» **SELECTED TEXT**:
This Rule #7 of Contract Redlining Etiquette is about the act of tracking changes throughout the course of a contract negotiation.
To clarify, this article is NOT about the Track Changes feature in Word. Well, not exclusively at least.
It applies universally to your professional obligation of transparency during any contract negotiation, and with any tool you decide to use for contract negotiations. Whether it’s Track Changes in Word, Suggesting mode in Google Docs, the Collaboration feature in a contract management lifecycle (CLM) platform, or a Virtual Reality conference room in cyberspace.
Rule #7 – Always be transparent about every change made to the contract until mutual agreement is reached.
Some people strategically hide changes in bad faith or because they think it is justified for whatever reason. But most people do it by accident; simple human error. As contract experts, we need to be able to trust one another to be truly effective at our jobs. Regardless of intent or cause, the effect of hidden changes can be astronomical to the contract negotiation at hand.
In litigation, each party independently presents its side of the story on separate paper. The plaintiff doesn’t necessarily need to trust the defendant and vice versa. In fact, given that litigation is underway, the parties probably don’t trust one another. However, their attorneys and representatives should still operate with some level of professionalism when dealing with documents.
When it comes to commercial contracts, on the other hand, trust is a must. The contract negotiation process requires logistical collaboration between the parties because we are all working off of and redlining the same document. This, in turn, necessitates an inherent level of trust and expectation of transparency. Without it, we are paralyzed by skepticism, which wastes time and derails us from our main goal – fast, efficient, and accurate contracts.
By being fully transparent about changes during the contract negotiation process, you will:
- Run smoother, faster, and more efficient contract negotiations
- Strengthen your bargaining power in negotiations
- Reduce confusion, clutter, and human errors
- Instill trust with your counterparties and earn a reputation of integrity for yourself
As a general rule, you should always be as transparent as possible when negotiating a contract by keeping all of your redlines marked and visible until mutual agreement is reached. The sections below dive into greater detail on the various phases of tracking changes during the contract negotiation lifecycle.
When introducing change in a contract (i.e., proposing to alter a clause, term, or section), keep your “Track Changes” or “Suggesting” mode on at all times.
The only, and I mean only, exception to this is if you are making customizations to your own contract template in preparation of sharing with the other side for the very first time. Your counterparties don’t need to know where your fill-in-the-blanks were or see your team’s internal notes.

» **GIVEN INSTRUCTION A**: Say how many lines in the rows contain the word "instances". Give only the number.

» **PROVIDED MATERIAL**:
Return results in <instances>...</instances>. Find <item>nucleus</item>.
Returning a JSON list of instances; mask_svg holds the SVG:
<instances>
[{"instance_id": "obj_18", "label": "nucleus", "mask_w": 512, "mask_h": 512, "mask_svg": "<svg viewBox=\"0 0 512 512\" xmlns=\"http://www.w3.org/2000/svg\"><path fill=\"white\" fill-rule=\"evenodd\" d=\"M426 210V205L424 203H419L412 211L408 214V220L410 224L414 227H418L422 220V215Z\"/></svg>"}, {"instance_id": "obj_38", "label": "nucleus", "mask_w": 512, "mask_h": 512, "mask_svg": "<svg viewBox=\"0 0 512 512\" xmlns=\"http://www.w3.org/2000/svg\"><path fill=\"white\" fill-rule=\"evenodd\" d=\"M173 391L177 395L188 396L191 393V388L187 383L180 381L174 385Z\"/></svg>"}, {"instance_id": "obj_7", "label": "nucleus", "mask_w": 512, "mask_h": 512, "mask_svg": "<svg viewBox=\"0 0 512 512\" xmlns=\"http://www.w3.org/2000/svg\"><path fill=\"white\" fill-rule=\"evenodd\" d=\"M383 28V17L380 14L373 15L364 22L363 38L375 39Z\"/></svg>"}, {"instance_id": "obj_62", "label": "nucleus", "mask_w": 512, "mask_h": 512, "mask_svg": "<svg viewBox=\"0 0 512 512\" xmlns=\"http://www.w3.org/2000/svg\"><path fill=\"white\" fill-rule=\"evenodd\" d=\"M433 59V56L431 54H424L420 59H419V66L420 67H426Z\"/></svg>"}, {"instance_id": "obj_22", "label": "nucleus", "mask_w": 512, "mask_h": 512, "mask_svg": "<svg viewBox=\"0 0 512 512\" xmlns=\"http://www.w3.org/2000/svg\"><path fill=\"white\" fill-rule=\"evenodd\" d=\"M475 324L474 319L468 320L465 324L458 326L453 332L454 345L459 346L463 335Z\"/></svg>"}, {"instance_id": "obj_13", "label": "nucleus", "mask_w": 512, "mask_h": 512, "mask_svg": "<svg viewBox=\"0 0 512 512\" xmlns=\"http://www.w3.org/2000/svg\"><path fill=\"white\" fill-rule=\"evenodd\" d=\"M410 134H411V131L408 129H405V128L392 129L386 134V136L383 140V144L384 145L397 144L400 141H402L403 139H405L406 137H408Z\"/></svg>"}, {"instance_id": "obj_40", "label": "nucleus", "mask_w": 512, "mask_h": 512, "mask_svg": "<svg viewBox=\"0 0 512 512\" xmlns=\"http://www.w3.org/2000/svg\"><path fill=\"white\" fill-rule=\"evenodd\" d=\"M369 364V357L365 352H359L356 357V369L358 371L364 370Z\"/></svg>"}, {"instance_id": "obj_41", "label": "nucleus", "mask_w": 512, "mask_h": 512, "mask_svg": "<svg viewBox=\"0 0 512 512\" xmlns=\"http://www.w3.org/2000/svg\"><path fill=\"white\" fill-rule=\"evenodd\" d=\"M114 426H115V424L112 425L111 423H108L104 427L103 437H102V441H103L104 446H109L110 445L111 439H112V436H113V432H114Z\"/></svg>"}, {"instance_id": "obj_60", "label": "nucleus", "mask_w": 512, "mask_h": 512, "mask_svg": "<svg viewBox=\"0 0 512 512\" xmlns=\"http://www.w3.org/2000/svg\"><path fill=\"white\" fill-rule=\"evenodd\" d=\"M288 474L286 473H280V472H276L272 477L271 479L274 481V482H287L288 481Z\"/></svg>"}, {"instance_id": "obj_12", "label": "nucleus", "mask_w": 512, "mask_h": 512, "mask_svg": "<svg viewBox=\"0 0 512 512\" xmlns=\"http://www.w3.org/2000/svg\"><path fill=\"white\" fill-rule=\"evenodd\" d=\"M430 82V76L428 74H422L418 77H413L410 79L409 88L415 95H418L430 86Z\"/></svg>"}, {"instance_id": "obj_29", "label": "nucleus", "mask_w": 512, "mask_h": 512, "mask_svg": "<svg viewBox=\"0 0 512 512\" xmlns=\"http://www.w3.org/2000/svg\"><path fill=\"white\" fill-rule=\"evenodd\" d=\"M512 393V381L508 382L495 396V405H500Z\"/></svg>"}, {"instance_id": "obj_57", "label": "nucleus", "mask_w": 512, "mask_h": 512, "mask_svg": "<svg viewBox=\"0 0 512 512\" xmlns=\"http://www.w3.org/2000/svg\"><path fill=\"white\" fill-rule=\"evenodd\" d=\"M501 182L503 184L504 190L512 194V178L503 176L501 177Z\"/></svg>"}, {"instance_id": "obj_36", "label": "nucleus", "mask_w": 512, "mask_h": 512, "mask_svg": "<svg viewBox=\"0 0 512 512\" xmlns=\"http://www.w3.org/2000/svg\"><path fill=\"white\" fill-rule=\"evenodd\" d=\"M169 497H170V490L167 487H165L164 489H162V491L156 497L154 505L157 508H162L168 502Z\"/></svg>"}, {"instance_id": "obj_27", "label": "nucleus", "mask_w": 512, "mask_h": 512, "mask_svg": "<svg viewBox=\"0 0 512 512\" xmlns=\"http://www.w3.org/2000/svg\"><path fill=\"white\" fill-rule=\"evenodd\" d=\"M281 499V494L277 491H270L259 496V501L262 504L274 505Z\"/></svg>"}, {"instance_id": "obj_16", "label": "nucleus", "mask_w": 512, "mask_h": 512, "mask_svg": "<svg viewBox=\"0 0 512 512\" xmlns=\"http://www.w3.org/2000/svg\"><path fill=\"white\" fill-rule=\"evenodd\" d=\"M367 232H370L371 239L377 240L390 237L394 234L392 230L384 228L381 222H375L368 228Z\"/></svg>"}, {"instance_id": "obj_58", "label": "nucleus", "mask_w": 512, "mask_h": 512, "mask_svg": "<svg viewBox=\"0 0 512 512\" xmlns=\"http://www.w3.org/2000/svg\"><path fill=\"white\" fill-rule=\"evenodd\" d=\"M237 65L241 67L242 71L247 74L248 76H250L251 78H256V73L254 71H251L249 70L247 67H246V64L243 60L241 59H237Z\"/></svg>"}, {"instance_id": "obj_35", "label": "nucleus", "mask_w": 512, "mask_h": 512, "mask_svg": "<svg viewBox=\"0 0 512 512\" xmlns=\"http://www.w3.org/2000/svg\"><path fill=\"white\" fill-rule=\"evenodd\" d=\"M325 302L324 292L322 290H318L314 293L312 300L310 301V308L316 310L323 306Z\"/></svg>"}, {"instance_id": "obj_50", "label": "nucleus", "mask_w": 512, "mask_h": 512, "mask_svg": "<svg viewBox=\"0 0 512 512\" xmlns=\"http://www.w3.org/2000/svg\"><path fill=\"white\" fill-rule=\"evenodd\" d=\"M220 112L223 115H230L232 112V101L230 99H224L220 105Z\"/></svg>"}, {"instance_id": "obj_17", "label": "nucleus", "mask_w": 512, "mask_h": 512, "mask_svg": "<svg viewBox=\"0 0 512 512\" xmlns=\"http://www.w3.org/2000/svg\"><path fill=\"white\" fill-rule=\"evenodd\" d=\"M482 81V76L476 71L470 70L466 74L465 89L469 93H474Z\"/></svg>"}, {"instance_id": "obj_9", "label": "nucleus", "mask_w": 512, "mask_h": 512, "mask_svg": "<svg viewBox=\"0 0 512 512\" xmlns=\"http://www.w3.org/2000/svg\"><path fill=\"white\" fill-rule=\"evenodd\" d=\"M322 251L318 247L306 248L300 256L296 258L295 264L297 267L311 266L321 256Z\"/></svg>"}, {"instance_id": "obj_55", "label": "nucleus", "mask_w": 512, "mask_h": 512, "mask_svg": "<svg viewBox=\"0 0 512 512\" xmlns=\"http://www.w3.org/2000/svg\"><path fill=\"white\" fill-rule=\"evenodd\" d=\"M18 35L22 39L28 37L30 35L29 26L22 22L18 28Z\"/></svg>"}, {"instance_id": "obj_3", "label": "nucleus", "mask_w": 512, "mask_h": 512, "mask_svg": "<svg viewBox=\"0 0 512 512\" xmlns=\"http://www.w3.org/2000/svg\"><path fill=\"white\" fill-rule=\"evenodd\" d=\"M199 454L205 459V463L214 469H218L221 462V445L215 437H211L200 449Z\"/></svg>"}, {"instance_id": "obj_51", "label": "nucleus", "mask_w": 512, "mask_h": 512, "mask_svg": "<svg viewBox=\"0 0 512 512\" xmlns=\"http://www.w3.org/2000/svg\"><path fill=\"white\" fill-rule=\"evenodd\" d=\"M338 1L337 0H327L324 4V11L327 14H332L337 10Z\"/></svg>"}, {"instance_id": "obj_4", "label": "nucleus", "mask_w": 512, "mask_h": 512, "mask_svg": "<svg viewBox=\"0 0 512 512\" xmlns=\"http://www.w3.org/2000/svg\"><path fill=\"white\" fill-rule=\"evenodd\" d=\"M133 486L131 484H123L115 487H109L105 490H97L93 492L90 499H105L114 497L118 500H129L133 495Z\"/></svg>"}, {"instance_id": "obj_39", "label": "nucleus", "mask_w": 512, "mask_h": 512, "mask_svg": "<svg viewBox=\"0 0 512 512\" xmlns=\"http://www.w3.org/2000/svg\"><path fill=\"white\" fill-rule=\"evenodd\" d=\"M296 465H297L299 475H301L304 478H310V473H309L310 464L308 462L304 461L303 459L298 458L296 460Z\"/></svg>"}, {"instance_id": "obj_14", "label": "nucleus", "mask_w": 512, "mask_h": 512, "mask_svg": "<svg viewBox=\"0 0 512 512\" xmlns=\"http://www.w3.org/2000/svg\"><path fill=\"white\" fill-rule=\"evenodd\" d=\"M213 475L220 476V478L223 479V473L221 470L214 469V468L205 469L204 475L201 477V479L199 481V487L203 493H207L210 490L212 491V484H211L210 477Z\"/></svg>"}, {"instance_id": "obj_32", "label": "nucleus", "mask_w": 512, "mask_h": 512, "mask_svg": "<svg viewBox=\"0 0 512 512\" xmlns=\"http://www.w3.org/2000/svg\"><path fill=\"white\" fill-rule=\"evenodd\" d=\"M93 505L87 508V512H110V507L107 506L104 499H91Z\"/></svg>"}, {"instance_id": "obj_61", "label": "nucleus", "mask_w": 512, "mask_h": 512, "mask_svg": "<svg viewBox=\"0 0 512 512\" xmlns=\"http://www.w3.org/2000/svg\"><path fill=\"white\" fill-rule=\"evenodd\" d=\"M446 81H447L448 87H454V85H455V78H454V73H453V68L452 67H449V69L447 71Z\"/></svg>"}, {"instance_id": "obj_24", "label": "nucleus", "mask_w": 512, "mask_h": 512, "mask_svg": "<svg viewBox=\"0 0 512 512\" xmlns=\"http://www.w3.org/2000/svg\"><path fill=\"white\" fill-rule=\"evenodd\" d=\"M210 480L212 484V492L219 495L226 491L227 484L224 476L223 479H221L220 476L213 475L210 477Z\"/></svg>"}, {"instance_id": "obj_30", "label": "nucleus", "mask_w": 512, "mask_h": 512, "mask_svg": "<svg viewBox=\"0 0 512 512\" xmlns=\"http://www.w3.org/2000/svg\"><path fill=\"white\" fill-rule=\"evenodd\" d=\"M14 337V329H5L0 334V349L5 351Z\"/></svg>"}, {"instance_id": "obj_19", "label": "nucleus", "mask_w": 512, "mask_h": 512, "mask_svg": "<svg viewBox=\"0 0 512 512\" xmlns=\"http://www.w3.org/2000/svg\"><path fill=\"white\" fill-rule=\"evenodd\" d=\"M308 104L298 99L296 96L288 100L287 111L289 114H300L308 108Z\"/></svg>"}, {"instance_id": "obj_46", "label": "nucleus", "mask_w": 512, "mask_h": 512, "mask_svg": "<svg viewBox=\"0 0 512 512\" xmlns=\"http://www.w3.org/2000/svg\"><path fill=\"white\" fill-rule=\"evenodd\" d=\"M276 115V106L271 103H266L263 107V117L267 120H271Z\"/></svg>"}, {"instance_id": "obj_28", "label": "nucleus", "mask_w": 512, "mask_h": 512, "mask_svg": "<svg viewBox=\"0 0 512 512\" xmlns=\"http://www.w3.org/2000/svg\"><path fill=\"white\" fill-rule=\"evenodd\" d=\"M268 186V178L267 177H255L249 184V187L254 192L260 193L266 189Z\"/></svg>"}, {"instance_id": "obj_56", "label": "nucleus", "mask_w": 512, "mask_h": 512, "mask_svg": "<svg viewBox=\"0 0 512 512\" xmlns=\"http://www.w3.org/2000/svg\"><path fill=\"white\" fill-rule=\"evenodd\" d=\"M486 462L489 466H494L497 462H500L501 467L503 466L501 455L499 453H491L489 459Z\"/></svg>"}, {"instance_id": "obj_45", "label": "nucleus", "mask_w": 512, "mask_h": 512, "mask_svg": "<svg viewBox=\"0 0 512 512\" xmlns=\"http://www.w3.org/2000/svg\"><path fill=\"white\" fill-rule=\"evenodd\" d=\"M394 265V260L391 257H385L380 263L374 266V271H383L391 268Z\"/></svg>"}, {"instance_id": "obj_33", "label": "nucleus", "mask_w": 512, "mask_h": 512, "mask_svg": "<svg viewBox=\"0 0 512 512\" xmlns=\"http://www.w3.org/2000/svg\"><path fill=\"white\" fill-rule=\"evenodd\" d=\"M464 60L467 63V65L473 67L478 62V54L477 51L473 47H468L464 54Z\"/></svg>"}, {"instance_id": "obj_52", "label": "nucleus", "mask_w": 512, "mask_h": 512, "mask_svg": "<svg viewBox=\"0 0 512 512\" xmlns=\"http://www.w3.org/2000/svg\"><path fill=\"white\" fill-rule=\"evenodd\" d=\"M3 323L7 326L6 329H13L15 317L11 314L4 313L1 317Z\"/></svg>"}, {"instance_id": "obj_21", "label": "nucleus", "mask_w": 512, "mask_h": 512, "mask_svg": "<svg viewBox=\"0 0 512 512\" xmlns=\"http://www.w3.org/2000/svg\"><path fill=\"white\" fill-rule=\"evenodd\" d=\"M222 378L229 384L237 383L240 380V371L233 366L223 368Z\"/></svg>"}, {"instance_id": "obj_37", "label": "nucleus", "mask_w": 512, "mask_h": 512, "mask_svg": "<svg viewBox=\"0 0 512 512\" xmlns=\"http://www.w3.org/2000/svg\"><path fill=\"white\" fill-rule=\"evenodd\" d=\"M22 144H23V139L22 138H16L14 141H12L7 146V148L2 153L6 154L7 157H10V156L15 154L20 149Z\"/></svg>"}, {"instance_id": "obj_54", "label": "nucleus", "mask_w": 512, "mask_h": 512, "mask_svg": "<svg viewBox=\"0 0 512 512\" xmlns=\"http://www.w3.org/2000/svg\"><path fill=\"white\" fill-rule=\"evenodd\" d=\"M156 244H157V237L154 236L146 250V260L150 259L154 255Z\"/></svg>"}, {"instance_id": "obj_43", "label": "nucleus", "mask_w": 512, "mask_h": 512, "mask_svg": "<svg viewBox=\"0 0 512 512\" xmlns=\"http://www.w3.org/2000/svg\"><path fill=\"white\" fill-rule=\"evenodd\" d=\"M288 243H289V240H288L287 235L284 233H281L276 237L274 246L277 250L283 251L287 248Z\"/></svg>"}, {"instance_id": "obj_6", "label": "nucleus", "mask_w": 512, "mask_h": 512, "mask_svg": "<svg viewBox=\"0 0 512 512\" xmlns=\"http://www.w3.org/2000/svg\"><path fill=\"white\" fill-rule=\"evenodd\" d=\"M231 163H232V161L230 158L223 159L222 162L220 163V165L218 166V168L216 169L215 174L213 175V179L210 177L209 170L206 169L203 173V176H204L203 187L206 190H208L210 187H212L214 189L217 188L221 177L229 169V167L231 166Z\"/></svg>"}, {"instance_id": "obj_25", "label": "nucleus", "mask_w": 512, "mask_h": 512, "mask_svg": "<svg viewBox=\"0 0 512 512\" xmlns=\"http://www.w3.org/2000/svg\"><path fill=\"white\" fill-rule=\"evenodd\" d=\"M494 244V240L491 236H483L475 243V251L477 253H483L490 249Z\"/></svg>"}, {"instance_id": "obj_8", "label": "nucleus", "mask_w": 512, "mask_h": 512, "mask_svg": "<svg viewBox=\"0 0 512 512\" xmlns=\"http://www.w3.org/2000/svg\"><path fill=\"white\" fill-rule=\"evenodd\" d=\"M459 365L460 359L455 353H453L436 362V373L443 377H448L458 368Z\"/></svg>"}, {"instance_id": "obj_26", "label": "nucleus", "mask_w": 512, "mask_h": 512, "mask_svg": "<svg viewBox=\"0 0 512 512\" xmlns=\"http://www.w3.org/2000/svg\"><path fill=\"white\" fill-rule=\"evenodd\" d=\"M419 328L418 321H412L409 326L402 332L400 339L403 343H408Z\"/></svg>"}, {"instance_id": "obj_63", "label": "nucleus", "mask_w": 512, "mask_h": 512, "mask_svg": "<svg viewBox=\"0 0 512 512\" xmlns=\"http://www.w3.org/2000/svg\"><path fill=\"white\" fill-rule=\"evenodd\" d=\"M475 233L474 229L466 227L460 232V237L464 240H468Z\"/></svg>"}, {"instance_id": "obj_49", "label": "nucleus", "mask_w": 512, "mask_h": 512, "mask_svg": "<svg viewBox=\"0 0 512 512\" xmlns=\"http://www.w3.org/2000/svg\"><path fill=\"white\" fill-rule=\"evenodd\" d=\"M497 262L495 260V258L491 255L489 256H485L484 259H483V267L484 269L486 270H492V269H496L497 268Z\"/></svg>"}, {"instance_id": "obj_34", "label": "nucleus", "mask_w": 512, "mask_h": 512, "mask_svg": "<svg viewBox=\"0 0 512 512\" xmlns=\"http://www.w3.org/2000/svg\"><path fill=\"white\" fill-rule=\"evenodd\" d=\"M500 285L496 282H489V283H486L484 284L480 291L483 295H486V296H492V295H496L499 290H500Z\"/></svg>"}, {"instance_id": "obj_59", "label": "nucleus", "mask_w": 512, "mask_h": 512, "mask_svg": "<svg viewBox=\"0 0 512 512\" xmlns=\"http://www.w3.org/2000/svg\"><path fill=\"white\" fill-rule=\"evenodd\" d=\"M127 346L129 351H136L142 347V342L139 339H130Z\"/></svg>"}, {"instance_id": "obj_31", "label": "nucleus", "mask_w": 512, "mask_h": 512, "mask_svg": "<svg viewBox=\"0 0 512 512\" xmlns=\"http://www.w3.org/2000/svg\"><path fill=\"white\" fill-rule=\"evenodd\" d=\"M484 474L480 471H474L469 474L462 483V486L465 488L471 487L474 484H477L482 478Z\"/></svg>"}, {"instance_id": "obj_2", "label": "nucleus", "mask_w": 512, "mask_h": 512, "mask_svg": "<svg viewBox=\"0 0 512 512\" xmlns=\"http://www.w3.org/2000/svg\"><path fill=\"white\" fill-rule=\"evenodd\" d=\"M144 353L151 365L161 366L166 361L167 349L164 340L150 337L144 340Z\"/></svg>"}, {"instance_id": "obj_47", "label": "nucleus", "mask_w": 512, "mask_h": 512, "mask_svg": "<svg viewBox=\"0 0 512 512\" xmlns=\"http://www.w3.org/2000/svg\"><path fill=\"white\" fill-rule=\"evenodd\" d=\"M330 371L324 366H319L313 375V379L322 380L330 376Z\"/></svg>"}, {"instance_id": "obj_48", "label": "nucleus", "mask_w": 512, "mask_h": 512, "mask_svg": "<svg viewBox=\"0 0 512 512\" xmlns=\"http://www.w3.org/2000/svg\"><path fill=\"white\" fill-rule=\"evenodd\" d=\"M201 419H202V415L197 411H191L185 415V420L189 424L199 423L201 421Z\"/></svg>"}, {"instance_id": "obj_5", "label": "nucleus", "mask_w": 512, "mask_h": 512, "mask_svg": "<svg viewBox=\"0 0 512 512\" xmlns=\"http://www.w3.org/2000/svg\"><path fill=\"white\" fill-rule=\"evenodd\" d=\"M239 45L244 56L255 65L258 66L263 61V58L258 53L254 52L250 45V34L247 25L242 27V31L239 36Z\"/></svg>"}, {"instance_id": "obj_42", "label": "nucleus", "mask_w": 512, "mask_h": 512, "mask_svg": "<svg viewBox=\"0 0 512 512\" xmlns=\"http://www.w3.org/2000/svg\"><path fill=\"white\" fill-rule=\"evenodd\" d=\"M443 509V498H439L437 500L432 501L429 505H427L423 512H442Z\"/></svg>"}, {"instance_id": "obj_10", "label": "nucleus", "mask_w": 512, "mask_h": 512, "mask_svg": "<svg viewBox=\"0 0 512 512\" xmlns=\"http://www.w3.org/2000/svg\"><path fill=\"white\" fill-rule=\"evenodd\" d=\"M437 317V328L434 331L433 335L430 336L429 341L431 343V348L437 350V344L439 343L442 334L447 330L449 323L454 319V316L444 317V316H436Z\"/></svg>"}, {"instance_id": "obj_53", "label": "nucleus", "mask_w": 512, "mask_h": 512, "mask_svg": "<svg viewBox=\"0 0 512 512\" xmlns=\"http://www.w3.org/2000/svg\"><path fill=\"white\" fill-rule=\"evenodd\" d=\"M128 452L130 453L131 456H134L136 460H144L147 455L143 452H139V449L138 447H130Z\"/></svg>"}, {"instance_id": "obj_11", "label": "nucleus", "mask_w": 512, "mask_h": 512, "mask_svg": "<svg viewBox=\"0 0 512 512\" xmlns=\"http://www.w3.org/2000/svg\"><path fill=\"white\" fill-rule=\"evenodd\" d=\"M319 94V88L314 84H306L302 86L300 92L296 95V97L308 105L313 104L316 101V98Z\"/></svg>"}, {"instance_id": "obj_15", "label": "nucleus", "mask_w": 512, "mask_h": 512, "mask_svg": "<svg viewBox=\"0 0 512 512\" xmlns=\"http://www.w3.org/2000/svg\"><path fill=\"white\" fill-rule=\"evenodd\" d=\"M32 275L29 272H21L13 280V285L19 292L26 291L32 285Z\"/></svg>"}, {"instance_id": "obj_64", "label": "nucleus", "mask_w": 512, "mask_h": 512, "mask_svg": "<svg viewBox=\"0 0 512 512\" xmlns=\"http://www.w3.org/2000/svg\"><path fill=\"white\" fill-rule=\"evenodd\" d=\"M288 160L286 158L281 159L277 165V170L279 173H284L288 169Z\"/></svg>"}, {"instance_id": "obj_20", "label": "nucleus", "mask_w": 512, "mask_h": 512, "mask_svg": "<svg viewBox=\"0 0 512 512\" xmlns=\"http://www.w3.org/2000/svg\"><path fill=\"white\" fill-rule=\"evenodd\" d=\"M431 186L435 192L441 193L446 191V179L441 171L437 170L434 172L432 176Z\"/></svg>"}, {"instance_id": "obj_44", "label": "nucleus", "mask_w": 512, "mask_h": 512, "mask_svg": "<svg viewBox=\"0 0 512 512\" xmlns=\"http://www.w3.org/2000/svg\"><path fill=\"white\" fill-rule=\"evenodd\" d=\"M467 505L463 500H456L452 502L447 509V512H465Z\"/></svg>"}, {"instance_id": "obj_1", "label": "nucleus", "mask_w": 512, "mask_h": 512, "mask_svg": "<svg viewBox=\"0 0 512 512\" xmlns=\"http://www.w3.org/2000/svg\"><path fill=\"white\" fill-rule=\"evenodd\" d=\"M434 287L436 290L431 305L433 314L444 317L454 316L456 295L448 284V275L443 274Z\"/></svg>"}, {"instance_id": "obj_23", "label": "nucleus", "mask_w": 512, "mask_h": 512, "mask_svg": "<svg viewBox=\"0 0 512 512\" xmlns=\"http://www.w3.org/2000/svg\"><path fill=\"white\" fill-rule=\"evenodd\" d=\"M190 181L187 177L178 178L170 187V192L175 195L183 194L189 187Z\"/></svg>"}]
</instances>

» **GIVEN INSTRUCTION B**:
Answer these questions using the article on contract redlining:
(i) What does Rule #7 say?
(ii) What feature in Google Docs does the article mention?
(iii) What is the only exception to keeping "Track Changes" or "Suggesting" mode on when introducing change in a contract?

» **COMPLETE OUTPUT A**: 4

» **COMPLETE OUTPUT B**:
(i) Always be transparent about every change made to the contract until mutual agreement is reached.
(ii) Suggesting mode.
(iii) Making customizations to your own contract template in preparation of sharing with the other side for the very first time.